At the end of life, some patients are less capable of making serious decisions than doctors think

Publié le 6 Mar, 2018

End-stage cancer patients have to face difficult decisions: what treatment options should they choose to achieve their goals? When is it reasonable to stop treatment? A study published in The American Journal of Geriatric Psychiatry shows that these patients might be less capable of making these decisions than doctors think.

 

Elissa Kolva, a scientist at the University of Colorado Cancer Centre and Assistant Professor in the University of Colorado Medical Oncology Division, met “patients who did not know why there were in hospital, or who had forgotten or did not know that their cancer was so advanced.
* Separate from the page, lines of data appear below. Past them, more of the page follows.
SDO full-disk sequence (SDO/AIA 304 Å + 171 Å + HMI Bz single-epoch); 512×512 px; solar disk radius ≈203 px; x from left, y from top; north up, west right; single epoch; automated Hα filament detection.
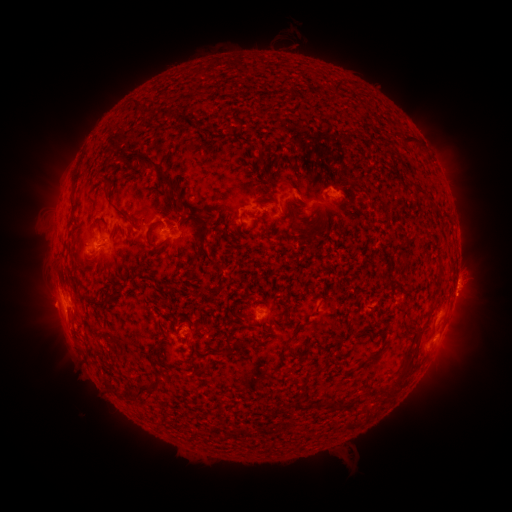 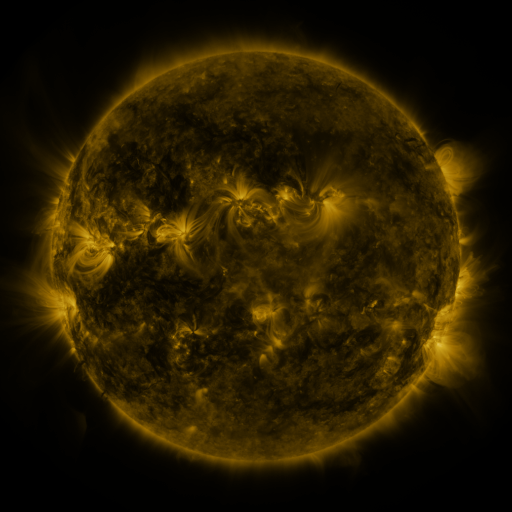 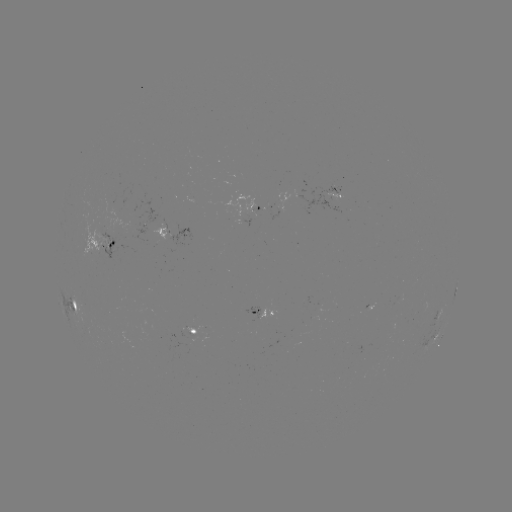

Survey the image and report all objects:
filament: (334, 87)
filament: (136, 106)
filament: (209, 130)
filament: (393, 133)
filament: (411, 138)
filament: (148, 165)
filament: (326, 176)
filament: (105, 182)
filament: (419, 189)
filament: (72, 196)
filament: (264, 200)
filament: (195, 208)
filament: (117, 212)
filament: (251, 215)
filament: (196, 219)
filament: (274, 219)
filament: (230, 220)
filament: (148, 240)
filament: (208, 258)
filament: (439, 272)
filament: (171, 287)
filament: (78, 288)
filament: (325, 299)
filament: (98, 306)
filament: (287, 310)
filament: (296, 332)
filament: (233, 353)
filament: (376, 355)
filament: (401, 376)
filament: (146, 390)
filament: (118, 394)
filament: (344, 405)
filament: (306, 407)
However, these patients were still responsible for making major decisions about themselves.”

 

To ensure that the patient is able to make the right decision, Elissa Kolva suggests using four standards: choice, understanding, appreciation and reasoning. The study shows that:

  • 85.7% of patients with advanced cancer were able to express a treatment choice (compared to 100% of healthy adults).
  • 44% of patients, but only 8% of healthy adults, showed poor understanding;
  • 49% of patients, compared to 8% of healthy adults, showed a decrease in their appreciation;
  • 85.4% of patients, compared to 10% of healthy adults, displayed impaired reasoning.

 

It seems important to assess a patient’s capacity when he/she is expressing treatment preferences that contradict doctors’ recommendations, or when the patient’s preferences change dramatically compared to earlier decisions, e.g. when a patient who previously expressed a desire to undergo aggressive treatment then decides to stop therapy.

 

Caution should be exercised when assessing these outcomes, especially when a terminally ill patient requests extreme solutions such as euthanasia or assisted suicide. In such situations, doctors whose care goes beyond that of a service provider responsible for rigidly complying with the requests of a patient whose judgement is altered by his/her condition, play a vital listening and supporting role. This is a physician’s duty of compassion, which is the fundamental purpose of medicine.